TASK INPUTS:
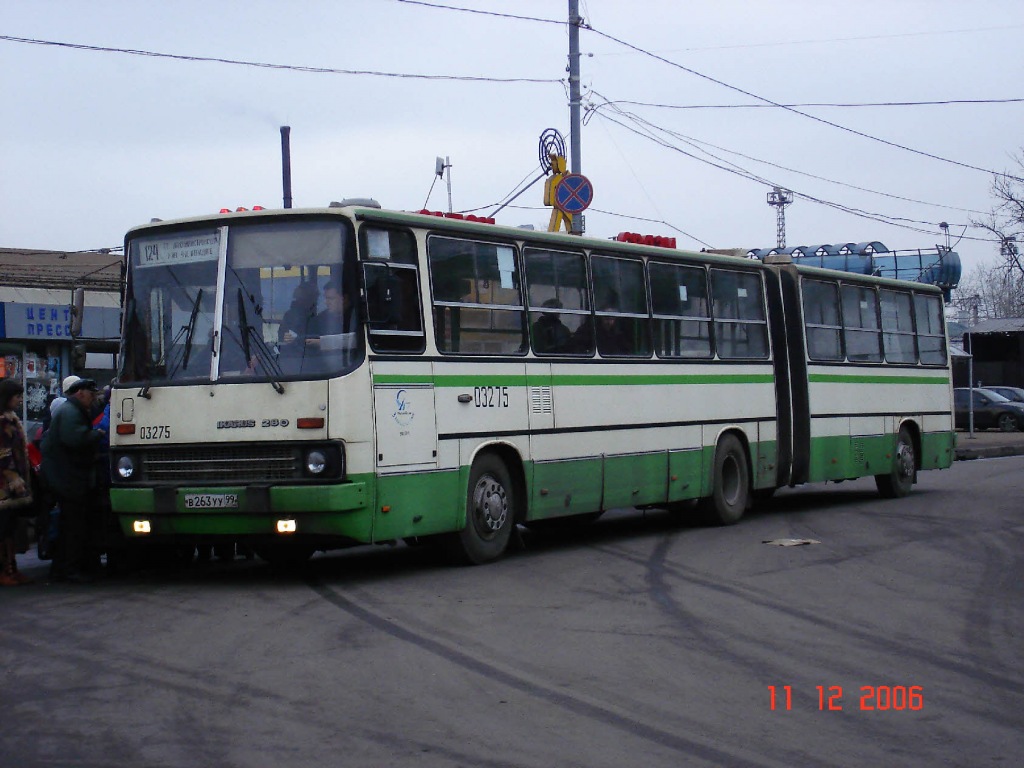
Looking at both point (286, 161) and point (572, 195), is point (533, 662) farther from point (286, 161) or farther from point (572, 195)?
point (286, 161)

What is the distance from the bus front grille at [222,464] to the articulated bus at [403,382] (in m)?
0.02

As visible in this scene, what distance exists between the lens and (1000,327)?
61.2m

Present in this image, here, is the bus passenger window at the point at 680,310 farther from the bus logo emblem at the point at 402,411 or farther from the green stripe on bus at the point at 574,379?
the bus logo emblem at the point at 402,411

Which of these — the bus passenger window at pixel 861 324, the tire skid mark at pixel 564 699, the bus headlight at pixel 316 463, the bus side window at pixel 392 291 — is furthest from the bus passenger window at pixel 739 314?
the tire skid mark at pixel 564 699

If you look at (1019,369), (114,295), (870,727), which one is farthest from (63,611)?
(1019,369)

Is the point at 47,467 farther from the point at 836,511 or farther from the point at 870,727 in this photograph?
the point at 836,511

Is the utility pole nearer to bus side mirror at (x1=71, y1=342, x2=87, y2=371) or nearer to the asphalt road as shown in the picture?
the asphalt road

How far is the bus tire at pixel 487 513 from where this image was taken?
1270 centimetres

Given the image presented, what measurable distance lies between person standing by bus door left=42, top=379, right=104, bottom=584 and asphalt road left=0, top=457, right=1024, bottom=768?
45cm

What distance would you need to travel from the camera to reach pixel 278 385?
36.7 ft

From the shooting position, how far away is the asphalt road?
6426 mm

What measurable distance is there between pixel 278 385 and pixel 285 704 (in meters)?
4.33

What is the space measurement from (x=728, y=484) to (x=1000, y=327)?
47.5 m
---
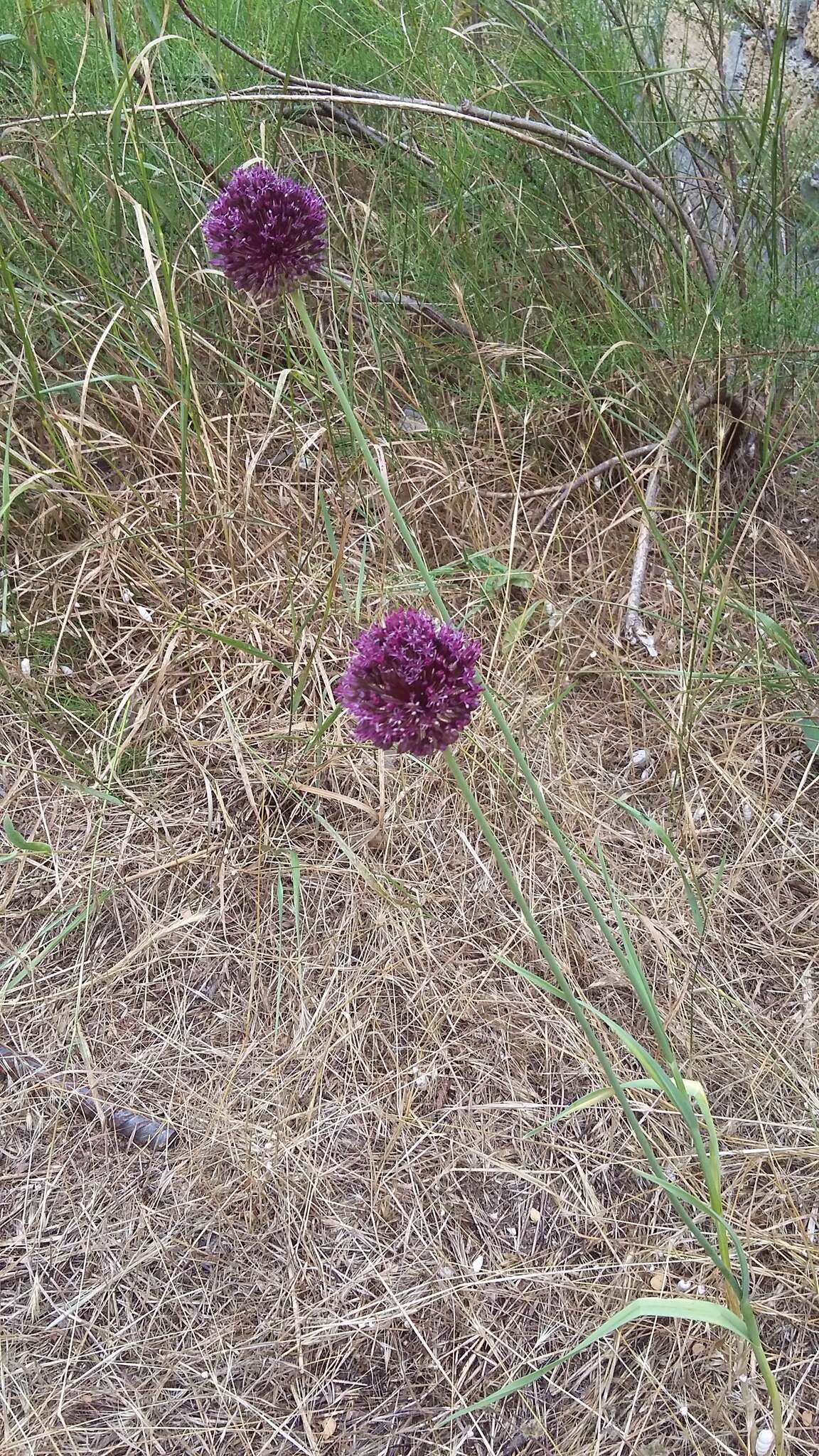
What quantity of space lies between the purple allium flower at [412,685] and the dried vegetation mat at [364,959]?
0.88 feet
--
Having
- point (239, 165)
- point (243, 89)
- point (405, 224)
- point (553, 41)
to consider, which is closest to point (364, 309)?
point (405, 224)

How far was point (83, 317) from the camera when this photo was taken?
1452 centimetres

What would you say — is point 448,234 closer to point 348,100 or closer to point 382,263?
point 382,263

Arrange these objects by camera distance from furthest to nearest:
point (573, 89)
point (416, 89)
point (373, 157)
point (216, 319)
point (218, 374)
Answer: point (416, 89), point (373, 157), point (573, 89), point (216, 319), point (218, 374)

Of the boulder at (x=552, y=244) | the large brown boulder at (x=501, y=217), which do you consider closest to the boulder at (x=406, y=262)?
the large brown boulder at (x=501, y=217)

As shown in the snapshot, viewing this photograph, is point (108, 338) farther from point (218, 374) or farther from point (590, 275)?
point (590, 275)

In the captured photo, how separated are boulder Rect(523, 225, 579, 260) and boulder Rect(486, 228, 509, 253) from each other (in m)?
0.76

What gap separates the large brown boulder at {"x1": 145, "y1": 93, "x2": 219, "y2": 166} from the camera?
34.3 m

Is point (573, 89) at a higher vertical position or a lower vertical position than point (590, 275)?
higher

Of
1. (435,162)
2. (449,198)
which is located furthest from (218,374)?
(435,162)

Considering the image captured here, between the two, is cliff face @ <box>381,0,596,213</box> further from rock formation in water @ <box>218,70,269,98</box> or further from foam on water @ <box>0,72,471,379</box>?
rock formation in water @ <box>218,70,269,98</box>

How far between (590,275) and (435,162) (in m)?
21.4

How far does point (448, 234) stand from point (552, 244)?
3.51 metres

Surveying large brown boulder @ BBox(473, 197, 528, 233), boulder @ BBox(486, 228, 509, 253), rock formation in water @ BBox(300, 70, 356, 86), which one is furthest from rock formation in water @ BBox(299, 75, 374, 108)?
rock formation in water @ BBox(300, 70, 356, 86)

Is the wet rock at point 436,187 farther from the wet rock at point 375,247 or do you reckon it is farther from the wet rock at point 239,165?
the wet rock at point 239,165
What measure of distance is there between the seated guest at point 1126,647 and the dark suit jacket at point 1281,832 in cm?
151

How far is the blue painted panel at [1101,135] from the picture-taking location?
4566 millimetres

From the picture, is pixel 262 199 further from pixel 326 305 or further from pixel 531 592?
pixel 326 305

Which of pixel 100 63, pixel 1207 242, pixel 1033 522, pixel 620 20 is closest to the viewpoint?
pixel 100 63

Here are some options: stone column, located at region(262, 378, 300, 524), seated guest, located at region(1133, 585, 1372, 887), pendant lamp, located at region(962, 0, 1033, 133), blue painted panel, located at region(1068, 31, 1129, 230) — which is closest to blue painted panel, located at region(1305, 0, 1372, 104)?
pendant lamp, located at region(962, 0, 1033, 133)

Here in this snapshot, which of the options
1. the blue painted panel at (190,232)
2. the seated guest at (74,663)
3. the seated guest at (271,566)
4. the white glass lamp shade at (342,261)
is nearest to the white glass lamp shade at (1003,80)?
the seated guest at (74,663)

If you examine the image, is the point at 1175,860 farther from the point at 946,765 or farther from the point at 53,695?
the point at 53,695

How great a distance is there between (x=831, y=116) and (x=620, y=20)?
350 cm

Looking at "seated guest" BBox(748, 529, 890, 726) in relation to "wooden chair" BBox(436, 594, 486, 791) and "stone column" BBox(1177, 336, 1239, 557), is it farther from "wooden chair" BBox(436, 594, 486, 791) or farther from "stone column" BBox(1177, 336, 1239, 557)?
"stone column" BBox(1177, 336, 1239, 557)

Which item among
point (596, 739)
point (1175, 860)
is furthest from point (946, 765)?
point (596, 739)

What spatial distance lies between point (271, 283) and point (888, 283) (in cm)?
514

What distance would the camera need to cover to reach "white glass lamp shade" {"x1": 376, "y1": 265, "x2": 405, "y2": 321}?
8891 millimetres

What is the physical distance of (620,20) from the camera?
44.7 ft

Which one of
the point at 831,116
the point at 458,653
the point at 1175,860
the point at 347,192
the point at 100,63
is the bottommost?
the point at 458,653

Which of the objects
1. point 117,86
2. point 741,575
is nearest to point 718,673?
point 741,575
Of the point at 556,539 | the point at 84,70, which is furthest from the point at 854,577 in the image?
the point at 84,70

PROBLEM TO SOLVE: Collect each line of the material above that contains the word "painted", copying the whole line. Treat case as significant when matching.

WRITTEN SOLUTION:
How far is the blue painted panel at [1101,135] from the picture-taking location?
Here are some options: stone column, located at region(262, 378, 300, 524), seated guest, located at region(1133, 585, 1372, 887), pendant lamp, located at region(962, 0, 1033, 133), blue painted panel, located at region(1068, 31, 1129, 230) — which is closest to blue painted panel, located at region(1305, 0, 1372, 104)?
1. the blue painted panel at (190,232)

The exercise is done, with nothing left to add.